-------- Exercise material
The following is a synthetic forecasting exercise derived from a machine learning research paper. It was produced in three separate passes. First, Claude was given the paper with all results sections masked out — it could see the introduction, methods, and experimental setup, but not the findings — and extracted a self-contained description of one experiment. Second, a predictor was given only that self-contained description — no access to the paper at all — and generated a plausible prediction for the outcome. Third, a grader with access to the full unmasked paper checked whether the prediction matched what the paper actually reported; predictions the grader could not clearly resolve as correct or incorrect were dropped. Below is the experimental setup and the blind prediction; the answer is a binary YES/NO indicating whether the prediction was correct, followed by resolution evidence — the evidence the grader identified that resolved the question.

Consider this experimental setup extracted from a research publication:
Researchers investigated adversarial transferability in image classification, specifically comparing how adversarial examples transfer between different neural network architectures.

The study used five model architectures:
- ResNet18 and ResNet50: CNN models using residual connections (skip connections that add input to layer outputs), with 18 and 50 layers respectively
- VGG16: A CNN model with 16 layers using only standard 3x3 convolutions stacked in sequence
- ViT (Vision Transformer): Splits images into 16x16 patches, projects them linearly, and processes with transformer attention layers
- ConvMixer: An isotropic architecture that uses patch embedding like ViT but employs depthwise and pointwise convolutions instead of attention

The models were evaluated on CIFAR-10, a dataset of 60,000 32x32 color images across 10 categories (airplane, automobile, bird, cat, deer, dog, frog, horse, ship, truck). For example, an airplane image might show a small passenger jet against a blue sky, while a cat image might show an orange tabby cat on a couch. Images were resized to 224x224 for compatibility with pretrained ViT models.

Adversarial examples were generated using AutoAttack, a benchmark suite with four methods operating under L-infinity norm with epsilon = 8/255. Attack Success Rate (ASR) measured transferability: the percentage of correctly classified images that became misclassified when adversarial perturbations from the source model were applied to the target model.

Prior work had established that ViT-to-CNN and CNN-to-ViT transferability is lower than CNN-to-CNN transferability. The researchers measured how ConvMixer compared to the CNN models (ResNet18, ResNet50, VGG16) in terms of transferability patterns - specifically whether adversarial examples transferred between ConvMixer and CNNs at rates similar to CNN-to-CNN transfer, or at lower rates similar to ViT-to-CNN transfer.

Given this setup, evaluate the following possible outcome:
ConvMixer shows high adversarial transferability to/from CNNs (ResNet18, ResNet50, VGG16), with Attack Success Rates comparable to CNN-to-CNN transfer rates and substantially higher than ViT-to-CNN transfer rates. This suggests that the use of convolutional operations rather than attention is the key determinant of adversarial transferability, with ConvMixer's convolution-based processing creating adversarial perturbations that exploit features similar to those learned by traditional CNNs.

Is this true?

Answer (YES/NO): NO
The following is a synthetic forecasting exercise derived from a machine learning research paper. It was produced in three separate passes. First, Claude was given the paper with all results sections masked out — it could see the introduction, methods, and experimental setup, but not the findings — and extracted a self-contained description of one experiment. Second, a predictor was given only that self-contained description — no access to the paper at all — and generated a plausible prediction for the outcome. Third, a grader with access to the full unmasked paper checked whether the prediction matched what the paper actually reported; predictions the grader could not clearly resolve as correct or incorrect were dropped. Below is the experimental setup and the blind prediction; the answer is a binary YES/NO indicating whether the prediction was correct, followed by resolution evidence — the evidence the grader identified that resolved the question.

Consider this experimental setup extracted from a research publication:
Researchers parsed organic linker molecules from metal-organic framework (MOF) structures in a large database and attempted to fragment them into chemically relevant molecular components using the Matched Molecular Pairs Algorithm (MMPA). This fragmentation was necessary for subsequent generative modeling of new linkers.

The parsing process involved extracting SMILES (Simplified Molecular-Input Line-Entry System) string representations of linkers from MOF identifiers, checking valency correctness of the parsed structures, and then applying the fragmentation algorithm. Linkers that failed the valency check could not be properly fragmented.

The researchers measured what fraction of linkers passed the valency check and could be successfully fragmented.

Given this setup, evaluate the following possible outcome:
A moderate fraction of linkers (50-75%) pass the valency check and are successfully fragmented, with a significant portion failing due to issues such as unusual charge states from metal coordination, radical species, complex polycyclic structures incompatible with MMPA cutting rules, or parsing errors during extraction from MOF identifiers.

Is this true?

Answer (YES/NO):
----------------
→ Work item
Could you please repeat the data exactly as given?

→ Response below
The following is a synthetic forecasting exercise derived from a machine learning research paper. It was produced in three separate passes. First, Claude was given the paper with all results sections masked out — it could see the introduction, methods, and experimental setup, but not the findings — and extracted a self-contained description of one experiment. Second, a predictor was given only that self-contained description — no access to the paper at all — and generated a plausible prediction for the outcome. Third, a grader with access to the full unmasked paper checked whether the prediction matched what the paper actually reported; predictions the grader could not clearly resolve as correct or incorrect were dropped. Below is the experimental setup and the blind prediction; the answer is a binary YES/NO indicating whether the prediction was correct, followed by resolution evidence — the evidence the grader identified that resolved the question.

Consider this experimental setup extracted from a research publication:
Researchers investigated adversarial transferability in image classification, specifically comparing how adversarial examples transfer between different neural network architectures.

The study used five model architectures:
- ResNet18 and ResNet50: CNN models using residual connections (skip connections that add input to layer outputs), with 18 and 50 layers respectively
- VGG16: A CNN model with 16 layers using only standard 3x3 convolutions stacked in sequence
- ViT (Vision Transformer): Splits images into 16x16 patches, projects them linearly, and processes with transformer attention layers
- ConvMixer: An isotropic architecture that uses patch embedding like ViT but employs depthwise and pointwise convolutions instead of attention

The models were evaluated on CIFAR-10, a dataset of 60,000 32x32 color images across 10 categories (airplane, automobile, bird, cat, deer, dog, frog, horse, ship, truck). For example, an airplane image might show a small passenger jet against a blue sky, while a cat image might show an orange tabby cat on a couch. Images were resized to 224x224 for compatibility with pretrained ViT models.

Adversarial examples were generated using AutoAttack, a benchmark suite with four methods operating under L-infinity norm with epsilon = 8/255. Attack Success Rate (ASR) measured transferability: the percentage of correctly classified images that became misclassified when adversarial perturbations from the source model were applied to the target model.

Prior work had established that ViT-to-CNN and CNN-to-ViT transferability is lower than CNN-to-CNN transferability. The researchers measured how ConvMixer compared to the CNN models (ResNet18, ResNet50, VGG16) in terms of transferability patterns - specifically whether adversarial examples transferred between ConvMixer and CNNs at rates similar to CNN-to-CNN transfer, or at lower rates similar to ViT-to-CNN transfer.

Given this setup, evaluate the following possible outcome:
ConvMixer shows high adversarial transferability to/from CNNs (ResNet18, ResNet50, VGG16), with Attack Success Rates comparable to CNN-to-CNN transfer rates and substantially higher than ViT-to-CNN transfer rates. This suggests that the use of convolutional operations rather than attention is the key determinant of adversarial transferability, with ConvMixer's convolution-based processing creating adversarial perturbations that exploit features similar to those learned by traditional CNNs.

Is this true?

Answer (YES/NO): NO
The following is a synthetic forecasting exercise derived from a machine learning research paper. It was produced in three separate passes. First, Claude was given the paper with all results sections masked out — it could see the introduction, methods, and experimental setup, but not the findings — and extracted a self-contained description of one experiment. Second, a predictor was given only that self-contained description — no access to the paper at all — and generated a plausible prediction for the outcome. Third, a grader with access to the full unmasked paper checked whether the prediction matched what the paper actually reported; predictions the grader could not clearly resolve as correct or incorrect were dropped. Below is the experimental setup and the blind prediction; the answer is a binary YES/NO indicating whether the prediction was correct, followed by resolution evidence — the evidence the grader identified that resolved the question.

Consider this experimental setup extracted from a research publication:
Researchers parsed organic linker molecules from metal-organic framework (MOF) structures in a large database and attempted to fragment them into chemically relevant molecular components using the Matched Molecular Pairs Algorithm (MMPA). This fragmentation was necessary for subsequent generative modeling of new linkers.

The parsing process involved extracting SMILES (Simplified Molecular-Input Line-Entry System) string representations of linkers from MOF identifiers, checking valency correctness of the parsed structures, and then applying the fragmentation algorithm. Linkers that failed the valency check could not be properly fragmented.

The researchers measured what fraction of linkers passed the valency check and could be successfully fragmented.

Given this setup, evaluate the following possible outcome:
A moderate fraction of linkers (50-75%) pass the valency check and are successfully fragmented, with a significant portion failing due to issues such as unusual charge states from metal coordination, radical species, complex polycyclic structures incompatible with MMPA cutting rules, or parsing errors during extraction from MOF identifiers.

Is this true?

Answer (YES/NO):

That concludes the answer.